Task to carry out ::
Each line of the data must be given back verbatim, with pictures removed.

___ Listed records

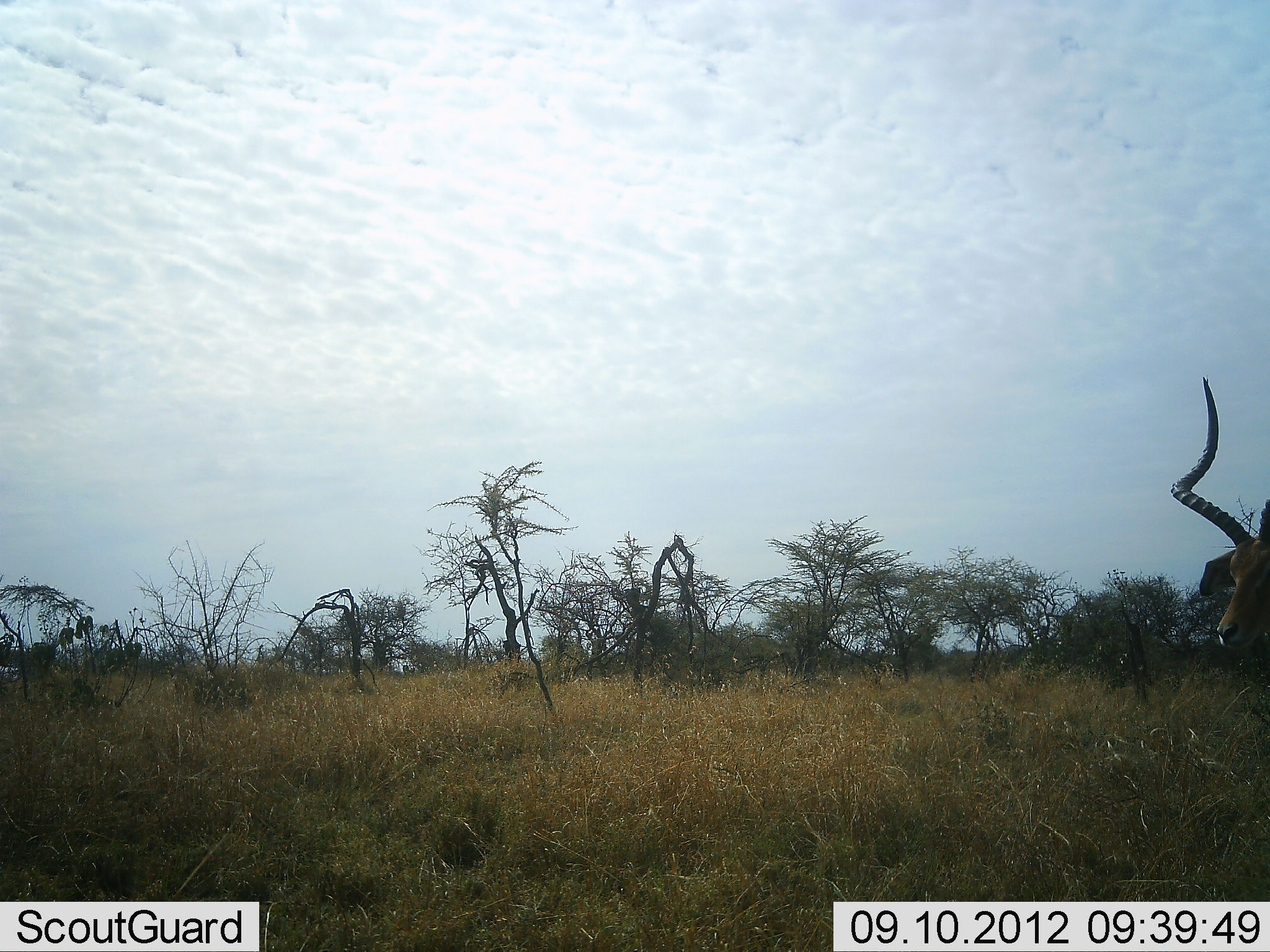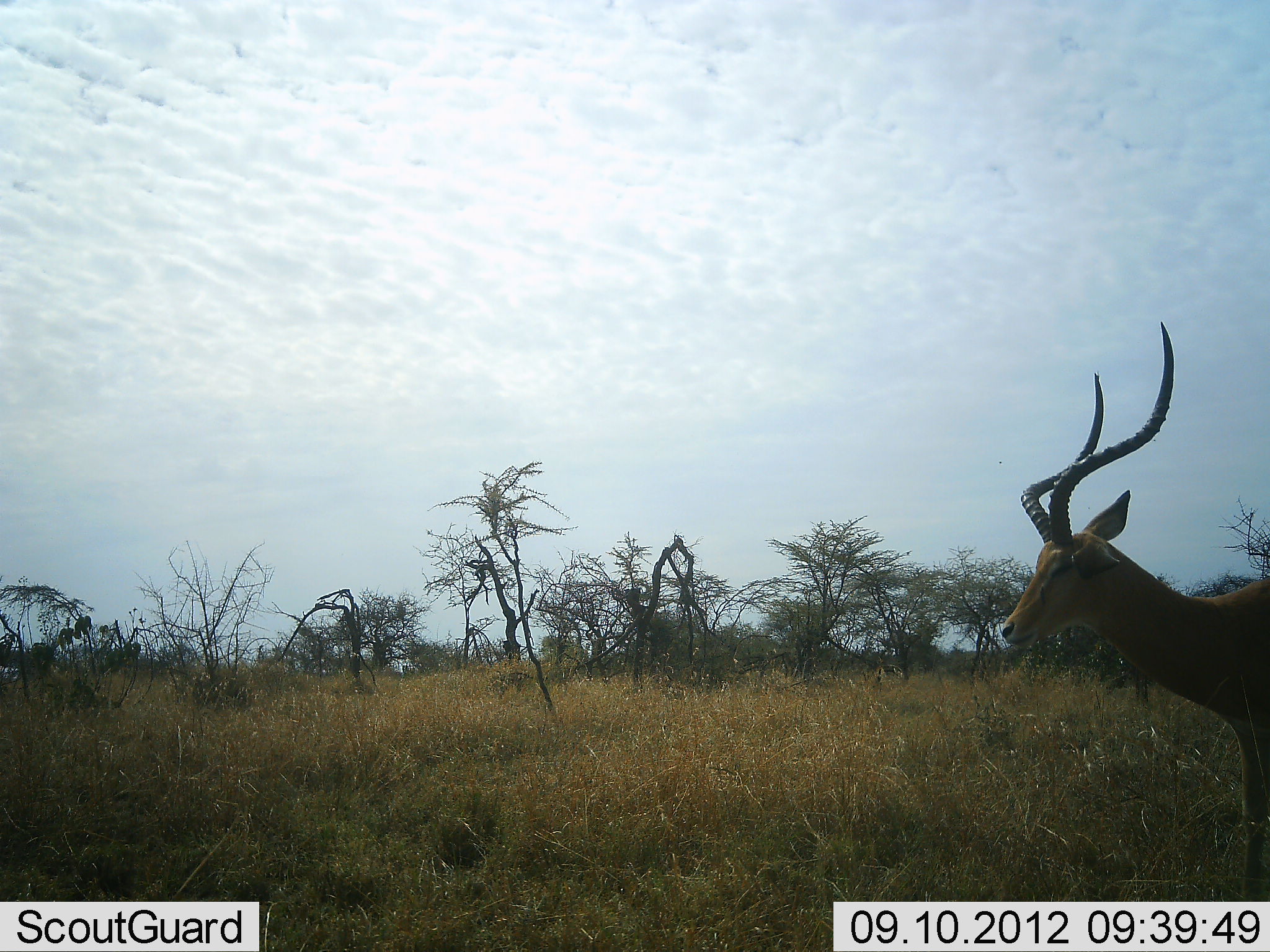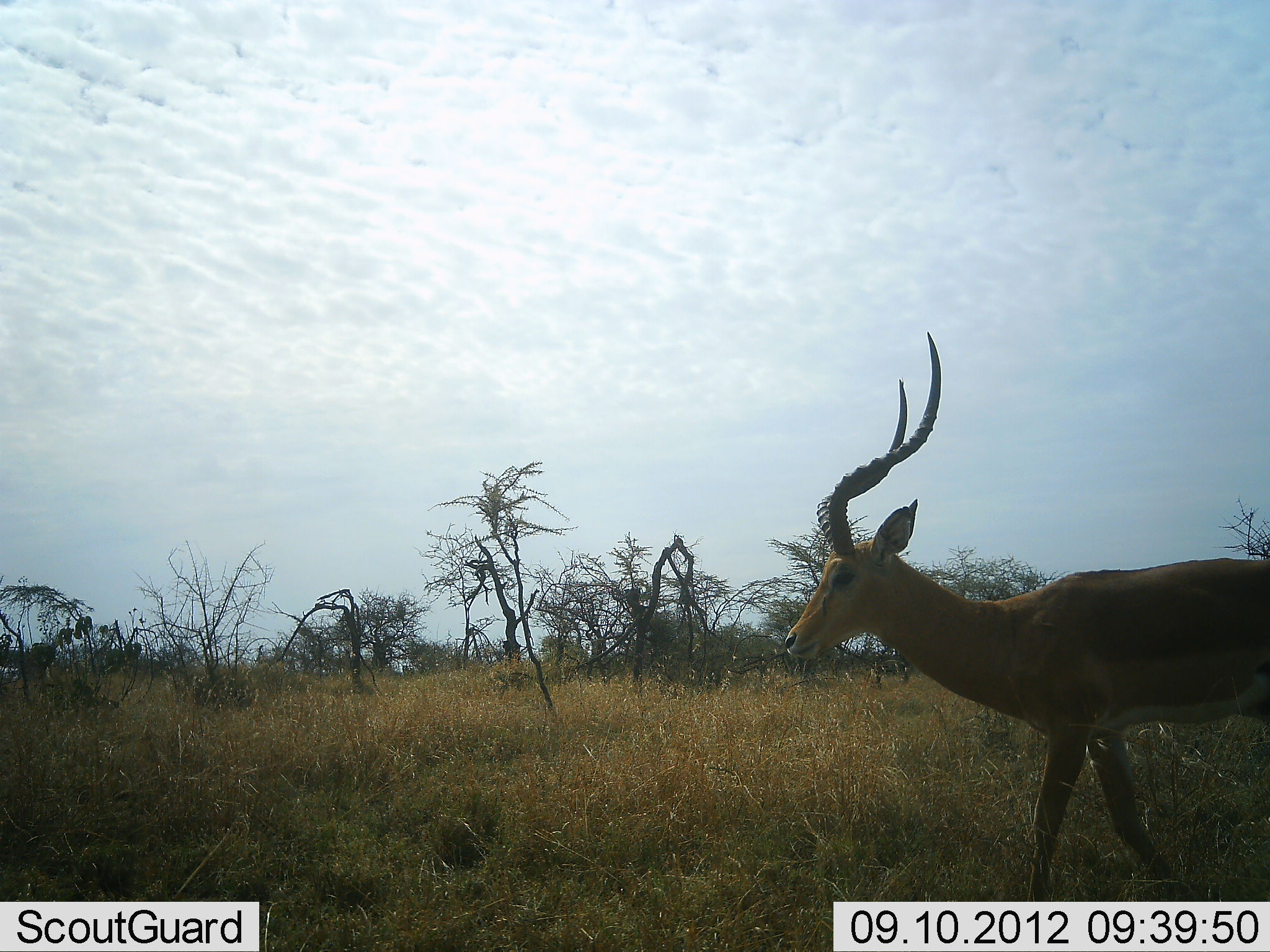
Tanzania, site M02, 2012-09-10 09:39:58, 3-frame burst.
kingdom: Animalia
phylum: Chordata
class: Mammalia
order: Artiodactyla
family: Bovidae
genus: Aepyceros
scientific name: Aepyceros melampus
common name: impala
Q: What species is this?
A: Impala (Aepyceros melampus).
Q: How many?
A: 1.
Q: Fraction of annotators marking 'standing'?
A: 10%.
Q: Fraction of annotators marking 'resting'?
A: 0%.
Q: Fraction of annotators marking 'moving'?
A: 90%.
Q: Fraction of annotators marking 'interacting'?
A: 0%.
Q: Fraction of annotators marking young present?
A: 0%.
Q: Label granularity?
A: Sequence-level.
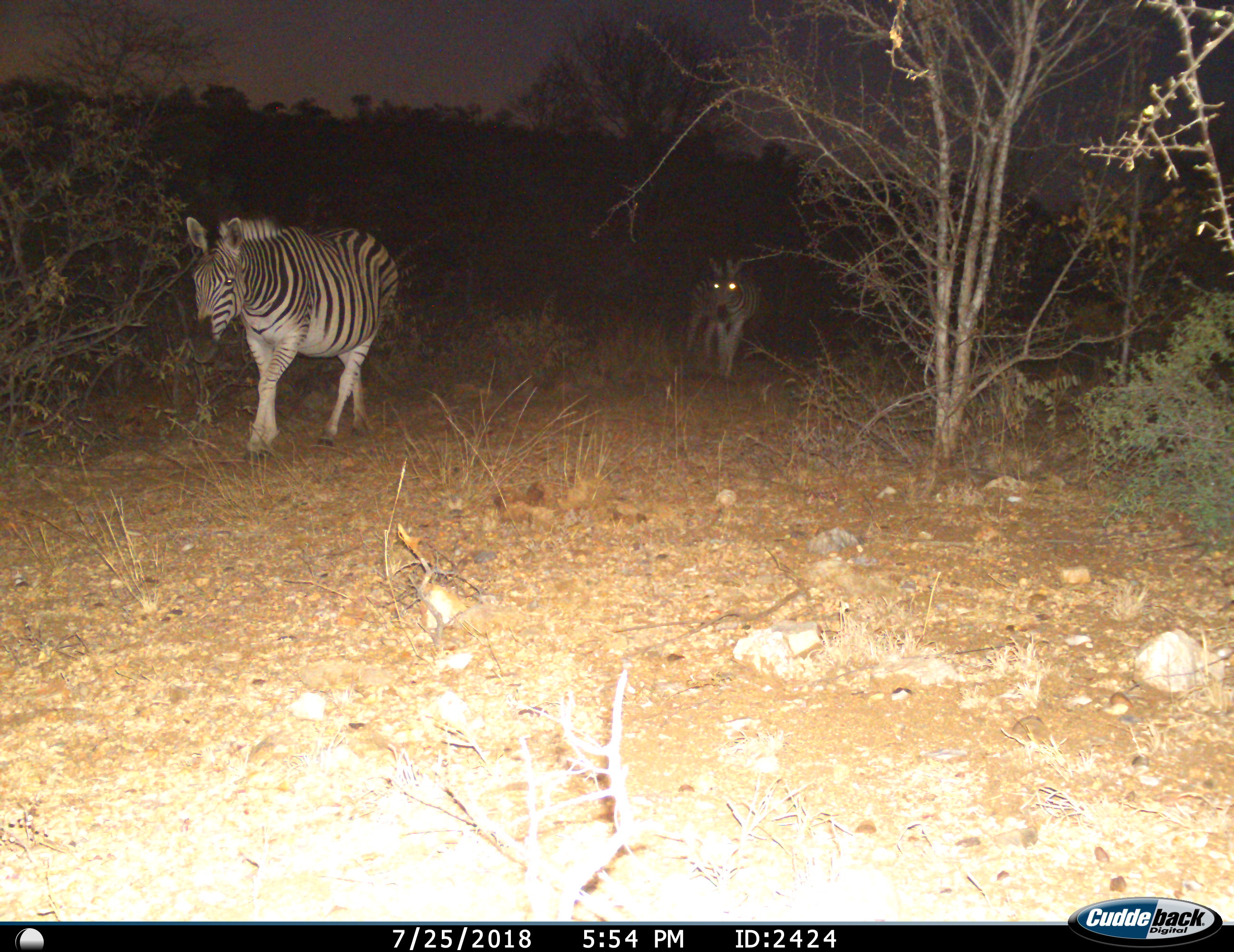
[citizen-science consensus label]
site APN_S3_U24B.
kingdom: Animalia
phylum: Chordata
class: Mammalia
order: Perissodactyla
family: Equidae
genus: Equus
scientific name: Equus quagga burchellii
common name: burchell's zebra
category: zebraburchells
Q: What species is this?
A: Zebraburchells (burchell's zebra) (Equus quagga burchellii).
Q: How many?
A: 2.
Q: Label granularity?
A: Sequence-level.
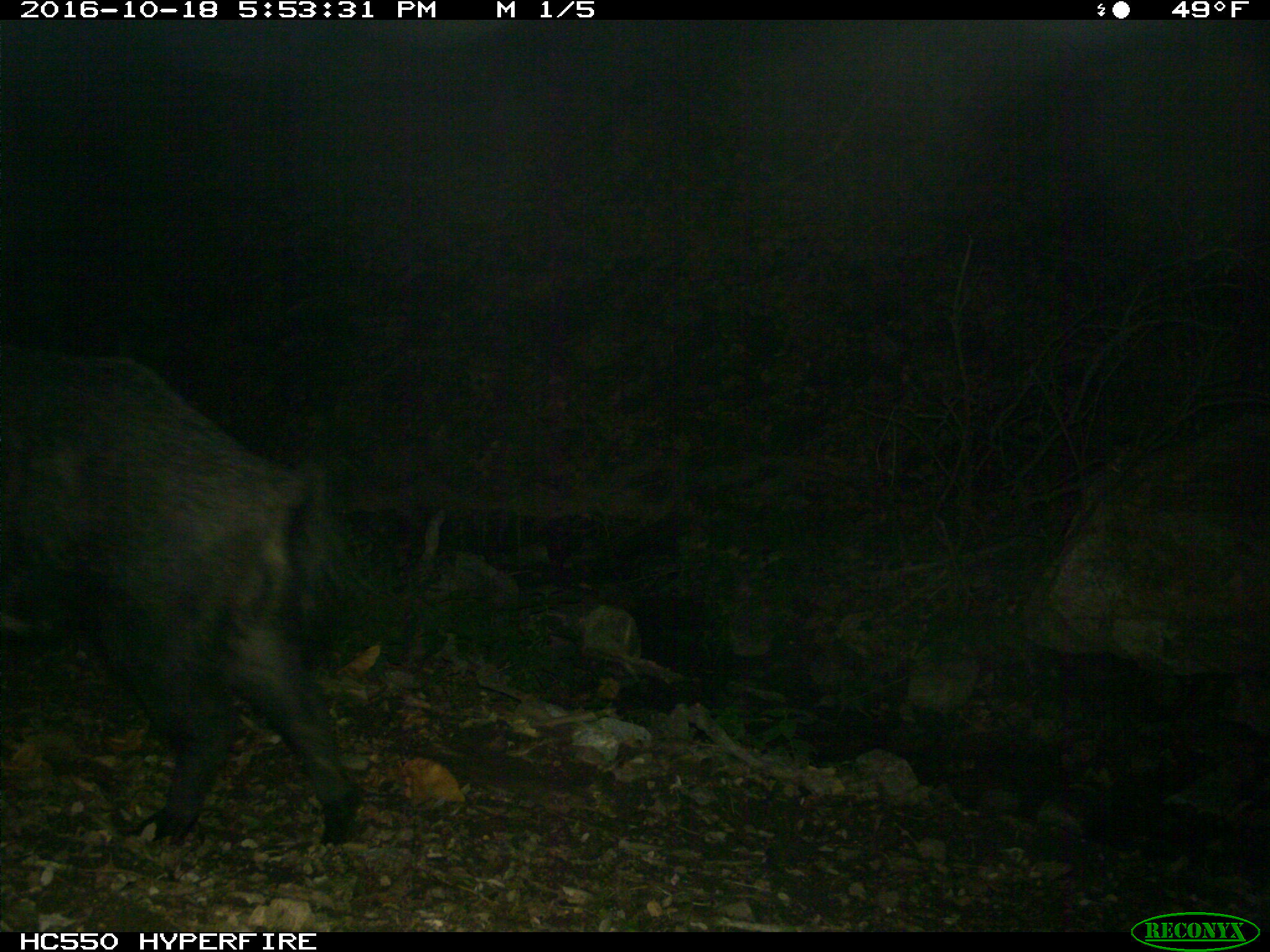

______

Exercise response ::
Tanzania, site M02, 2012-09-10 09:39:58, 3-frame burst.
kingdom: Animalia
phylum: Chordata
class: Mammalia
order: Artiodactyla
family: Bovidae
genus: Aepyceros
scientific name: Aepyceros melampus
common name: impala
Q: What species is this?
A: Impala (Aepyceros melampus).
Q: How many?
A: 1.
Q: Fraction of annotators marking 'standing'?
A: 10%.
Q: Fraction of annotators marking 'resting'?
A: 0%.
Q: Fraction of annotators marking 'moving'?
A: 90%.
Q: Fraction of annotators marking 'interacting'?
A: 0%.
Q: Fraction of annotators marking young present?
A: 0%.
Q: Label granularity?
A: Sequence-level.
[citizen-science consensus label]
site APN_S3_U24B.
kingdom: Animalia
phylum: Chordata
class: Mammalia
order: Perissodactyla
family: Equidae
genus: Equus
scientific name: Equus quagga burchellii
common name: burchell's zebra
category: zebraburchells
Q: What species is this?
A: Zebraburchells (burchell's zebra) (Equus quagga burchellii).
Q: How many?
A: 2.
Q: Label granularity?
A: Sequence-level.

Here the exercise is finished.